In der dritten Prozessphase schließlich bot ein offenes Forum Raum, um persönliche Erfahrungen zu teilen, sowie Schmerz- und Hoffnungspunkte im Blick auf den Zusammenhang von Medien, Vertrauen und Demokratie zu benennen. Dabei waren auch kontroverse Positionen ausdrücklich willkommen.
Eine grundlegende Einsicht war, dass unsere Nervensysteme häufig von der Fülle an Eindrücken überfordert sind. Ein Übermaß an Nachrichten und Impulsen bringt uns aus der Kohärenz; es lässt uns mitunter unsere eigene Mitte verlieren. Dies kann zu Orientierungslosigkeit führen, die wiederum anfällig für Manipulation macht („Ich bin der Antifaschismus“, sagt der Faschismus). Vor diesem Hintergrund dominierte ein nachdenkliches Grundgefühl der Selbstreflexion und der „positiven Verunsicherung“ den Abend.
Weitere Einsichten, die hieraus entstanden, waren:
- Gegen etwas zu kämpfen, gibt dem Bekämpften mehr Energie. Es wäre besser (und würde auch den Medien gut anstehen), sich stärker für positive Entwicklungen einzusetzen.
- Wir sollten lernen, dem eigenen Gefühl, der inneren Stimme wieder zu vertrauen, um selbst zu spüren, was kohärent, integer, und womöglich wahr ist.
- Was, wenn beide Seiten eines Konflikts auf eine bestimmte Weise Recht hätten?
- So komplexe Krisen wie die, die wir heute durchleben, können nur von uns allen gemeinsam gelöst werden. Die Politik muss hierfür die Rahmenbedingungen schaffen, etwa indem Dialogarbeit stärker gefördert wird!

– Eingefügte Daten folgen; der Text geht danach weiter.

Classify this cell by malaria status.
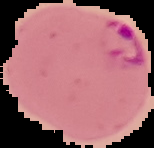

It is parasitized.

preparation: thin blood film
image_size: 154×148 pixels
image_type: cell region segmented out of the field of view; surrounding area masked to black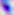
Summary:
  - Magnification: 400x
  - Identification: Toxoplasma gondii
  - Modality: photomicrograph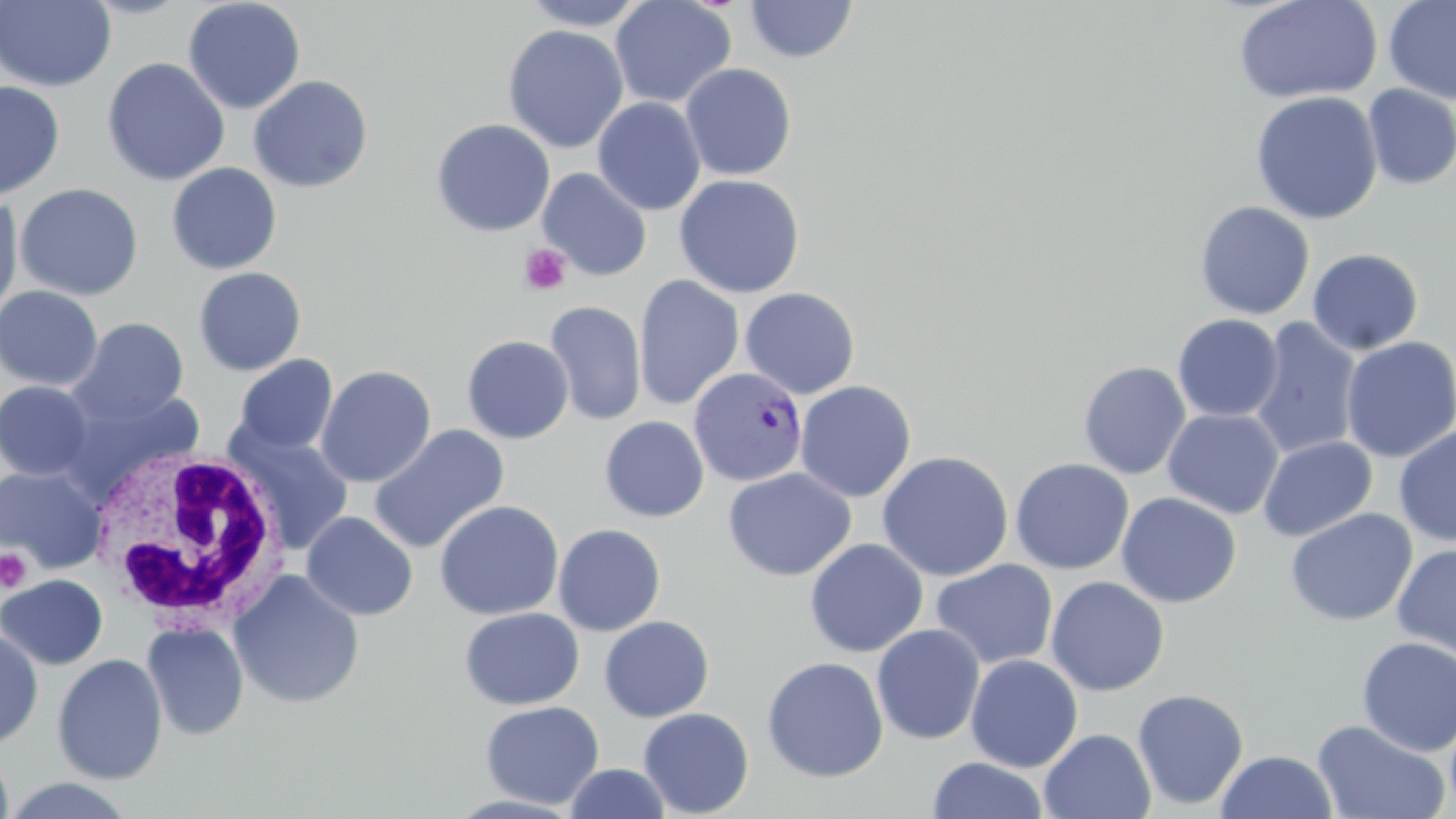

Plasmodium vivax-infected red blood cell locations = approximate bounding boxes as (x1,y1)-(x2,y2) corner pairs in pixels: (688,367)-(808,487)
slide-level diagnosis = Plasmodium vivax
platelet locations = approximate bounding boxes as (x1,y1)-(x2,y2) corner pairs in pixels: (518,244)-(572,296), (0,547)-(32,594)
stain = May-Grünwald-Giemsa
field of view = single
uninfected red blood cell locations = approximate bounding boxes as (x1,y1)-(x2,y2) corner pairs in pixels: (0,0)-(116,92), (182,0)-(306,115), (519,0)-(647,30), (610,0)-(736,109), (1231,0)-(1383,105), (1383,0)-(1456,106), (743,1)-(858,64), (502,24)-(629,154), (101,57)-(230,186), (680,63)-(797,181), (248,75)-(373,193), (0,80)-(65,201), (1362,84)-(1456,190), (1250,90)-(1383,225), (592,97)-(706,215), (430,118)-(556,237), (166,162)-(282,274), (538,167)-(652,281), (673,173)-(805,299), (15,183)-(143,301), (0,192)-(24,325), (1194,201)-(1315,320), (1306,247)-(1424,355), (193,267)-(307,376), (634,275)-(744,410), (0,285)-(103,391), (739,287)-(860,399), (544,301)-(647,426), (1172,314)-(1283,422), (69,317)-(189,425), (1249,318)-(1362,459), (461,335)-(574,444), (1340,336)-(1456,463), (233,354)-(339,456), (1078,362)-(1191,480), (316,365)-(436,487), (0,380)-(95,481), (794,380)-(917,502), (60,387)-(207,500), (1162,408)-(1284,519), (600,416)-(709,522), (368,425)-(510,554), (1393,425)-(1456,547), (229,428)-(354,555), (1257,435)-(1378,542), (1174,440)-(1352,583), (876,450)-(1014,581), (1011,458)-(1134,575), (0,466)-(106,574), (723,467)-(856,581), (1115,492)-(1242,608), (434,500)-(564,620), (1285,508)-(1417,627), (301,512)-(418,621), (552,524)-(666,636), (805,537)-(928,658), (1392,542)-(1456,661), (930,559)-(1058,670), (228,569)-(365,709), (0,575)-(108,670), (1046,576)-(1169,697), (459,607)-(584,710), (599,615)-(715,723), (142,621)-(249,740), (871,624)-(985,745), (0,627)-(44,748), (1356,637)-(1456,756), (52,653)-(167,784), (965,654)-(1083,772), (761,656)-(889,783), (1132,688)-(1249,811), (480,700)-(604,809), (639,707)-(754,817), (1445,709)-(1456,816), (1311,720)-(1452,819), (1039,729)-(1156,819), (0,743)-(14,819), (1216,749)-(1338,818), (927,756)-(1049,818), (564,763)-(671,818), (1,777)-(139,818)
modality = optical microscopy
image size = 1456×819 pixels
magnification = 1000x
preparation = thin blood smear
white blood cell locations = approximate bounding boxes as (x1,y1)-(x2,y2) corner pairs in pixels: (86,447)-(286,628)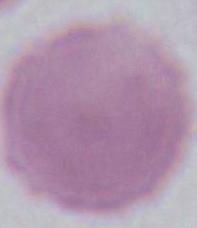
identification = red blood cell
modality = photomicrograph
magnification = 1000xClassify this cell by malaria status.
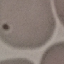

Uninfected.

stain = Giemsa
image type = automatically extracted cell patch, resized to 64 × 64 pixels
capture = smartphone through the microscope eyepiece
preparation = thin smearIdentify the parasite.
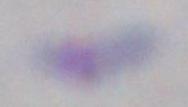
This is Toxoplasma gondii.

Micrograph. Captured at 1000x magnification.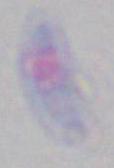
Photomicrograph. Captured at 1000x magnification. Toxoplasma gondii is seen.Locate every Plasmodium parasite.
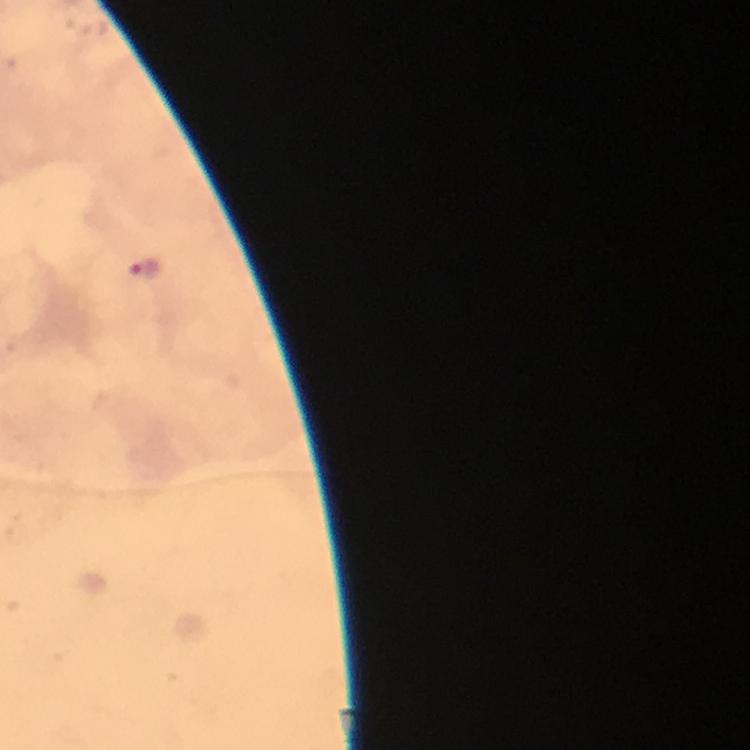
Approximate centers as {x, y} in pixels.
Plasmodium parasites: {143, 267}.

Summary:
  - Immersion oil: used
  - Image size: 750×750 pixels
  - Cropped from: a single field of view
  - Capture: smartphone mounted on the microscope
  - Preparation: thick blood smear
  - Context: from a diagnostic examination for malaria
  - Magnification: 100x
  - Stain: Giemsa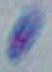
Summary:
  - Magnification: 1000x
  - Modality: micrograph
  - Identification: Toxoplasma gondii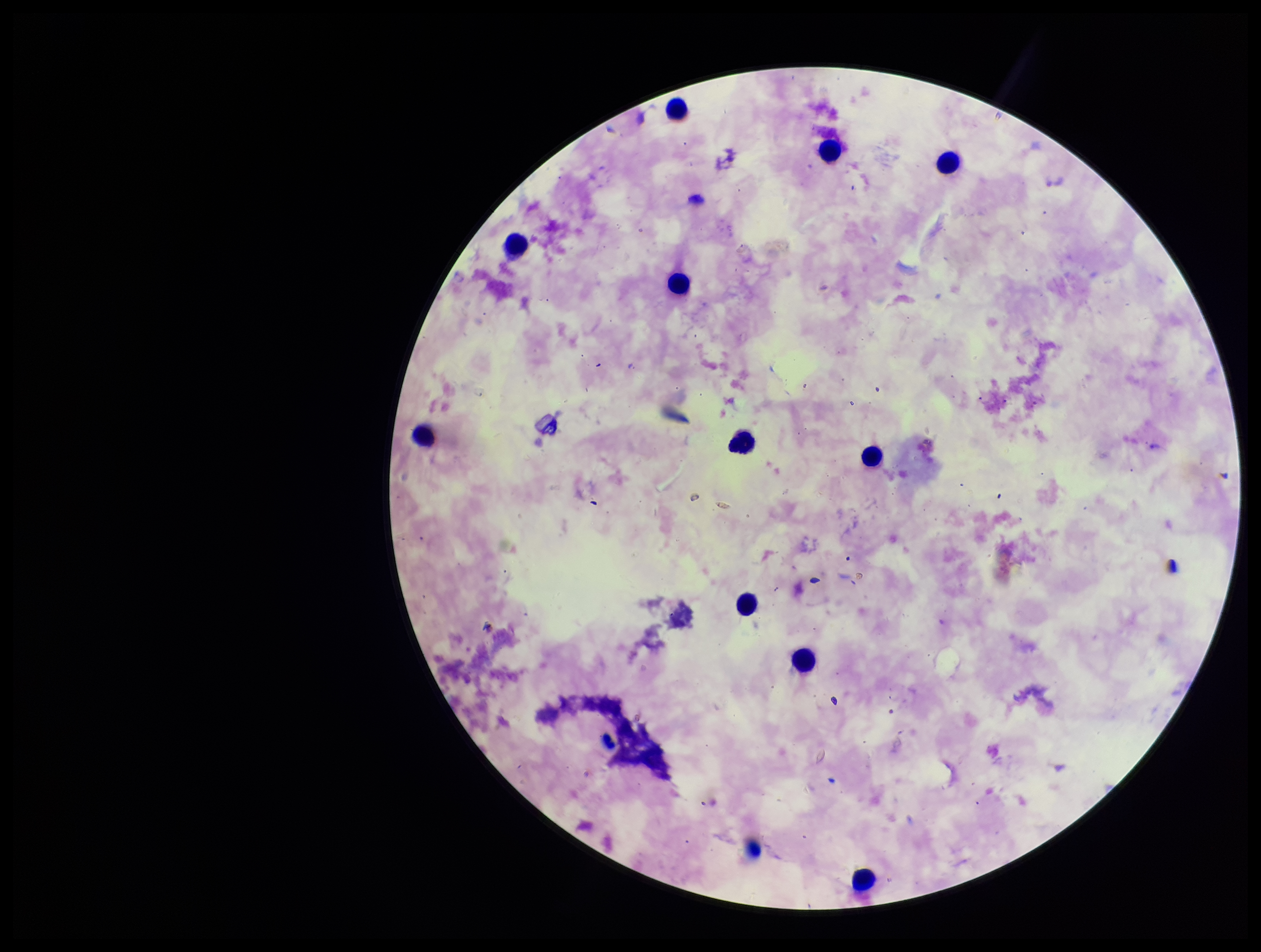
Summary:
  - Preparation: thick
  - Stain: Giemsa
  - Patient malaria status: infected
  - Image size: 1261×952 pixels
  - Capture: smartphone photograph through the microscope eyepiece
  - Parasite count: 0
  - Plasmodium parasites: none identified
  - Species reported for this patient: Plasmodium falciparum
  - Field of view: one from this slide
  - Leukocyte count: 12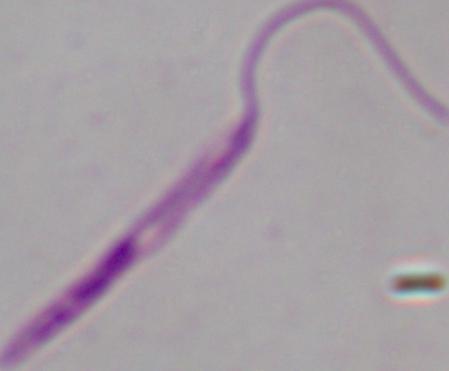 Photomicrograph. Captured at 1000x magnification. A Leishmania parasite is shown.Classify this cell by malaria status.
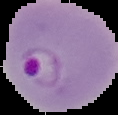
It is parasitized.

From a thin blood smear. Cell region segmented out of the field of view; the surrounding area is masked to black. Image is 118×115 pixels.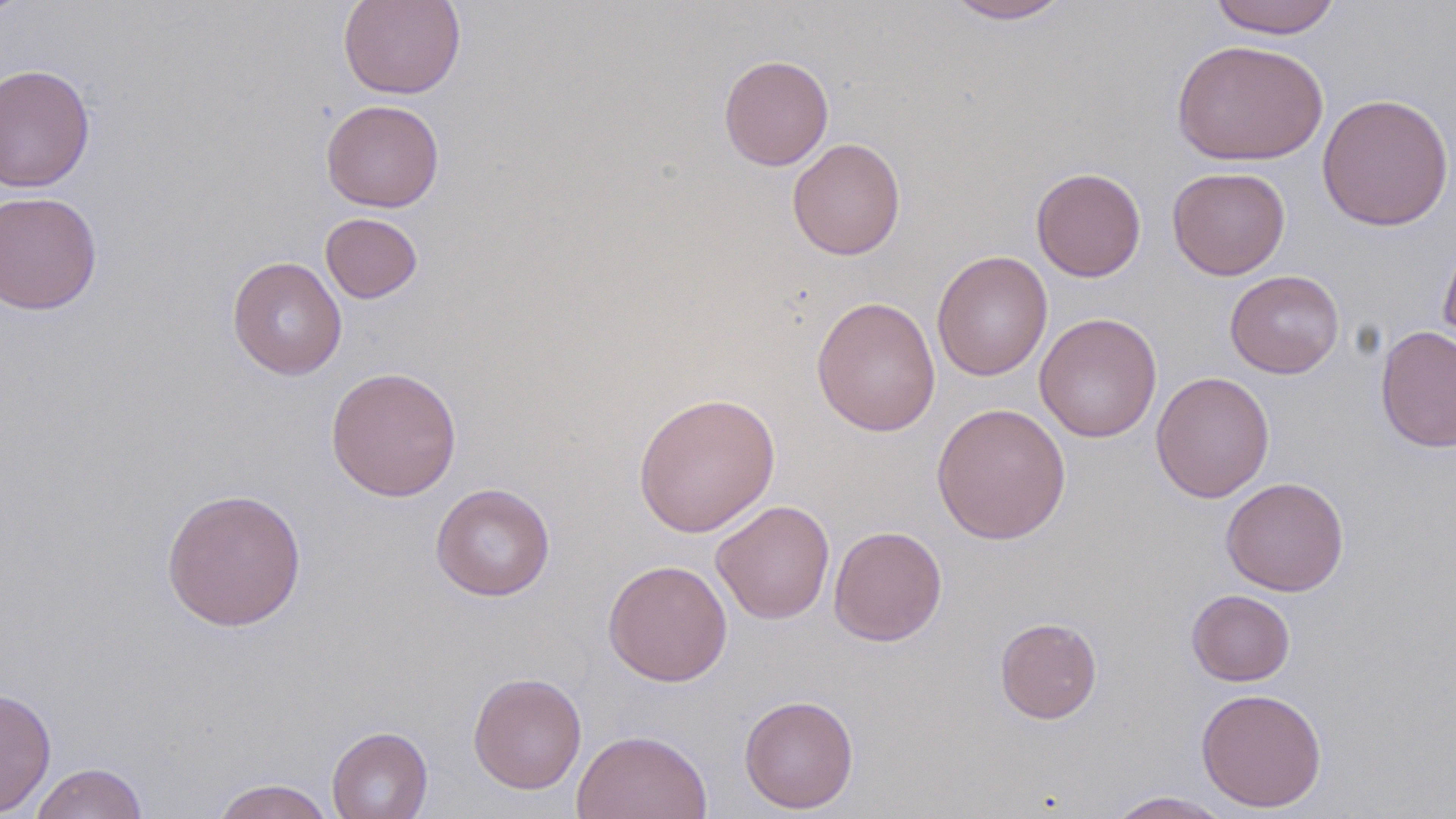

slide_level_diagnosis: no evidence of blood parasites
modality: optical microscopy
stain: May-Grünwald-Giemsa
field_of_view: one of a larger specimen
uninfected_red_blood_cell_locations: 'approximate bounding boxes as [x1, y1, x2, y2] in pixels: [0, 0, 26, 24], [338, 0, 465, 99], [939, 0, 1076, 24], [1208, 0, 1343, 38], [1171, 39, 1328, 166], [718, 54, 834, 170], [0, 63, 96, 193], [1316, 92, 1455, 232], [321, 99, 445, 212], [787, 138, 906, 260], [1031, 167, 1146, 282], [1167, 167, 1290, 280], [0, 190, 102, 315], [320, 212, 423, 304], [1438, 227, 1456, 355], [932, 250, 1052, 382], [226, 256, 347, 380], [1225, 270, 1345, 378], [811, 295, 941, 437], [1035, 313, 1163, 442], [1375, 325, 1456, 453], [325, 366, 463, 501], [1151, 371, 1275, 503], [632, 392, 781, 538], [930, 402, 1071, 545], [1220, 476, 1348, 596], [430, 483, 555, 601], [161, 488, 308, 631], [711, 500, 835, 624], [828, 525, 947, 646], [603, 559, 733, 686], [1186, 589, 1296, 686], [994, 616, 1102, 724], [468, 672, 587, 795], [0, 686, 57, 817], [1196, 687, 1327, 813], [739, 695, 859, 813], [327, 726, 433, 819], [571, 729, 713, 819], [28, 762, 148, 819], [211, 778, 337, 819], [1103, 791, 1235, 818]'
magnification: 1000x
image_size: 1456×819 pixels
preparation: thin blood smear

So endete denn auch dieser Dialogabend wieder mit durchweg zufriedenen bis begeisterten Rückmeldungen. Es habe gut getan, so ein Teilnehmer, „verschiedene Meinungen auf friedliche Weise auszutauschen“. Eine andere sagte: „Ich bin todmüde, total erschlagen, komme aber trotzdem wieder, weil es einfach ein tolles Format ist!“ Eine dritte sagte, sie nehme von Abend zu Abend eine „kontinuierliche Steigerung“ wahr, an Selbsterkenntnis, Selbstwahrnehmung und der Qualität des Miteinanders. Eine vierte Person sagte, sie sei stolz auf sich selbst, sich mit einem persönlichen Thema gezeigt zu haben.
Das am häufigsten genannte Wort in der Schlussrunde war „bereichert“. Manche der Einsichten oben wurden als „magische Momente“ erlebt – die zeigten, dass sich in diesen Abenden etwas entwickele, das hoffnungsvoll stimme. Einer der Organisatoren fasste sein Fazit denn auch mit den Worten zusammen: „die Arbeit hat sich total gelohnt!“
Die nächsten Dialoge der Aktion Brückenschlag finden am 30. September, 21. Oktober und 18. November 2025 statt (jeweils dienstags von 19-22h).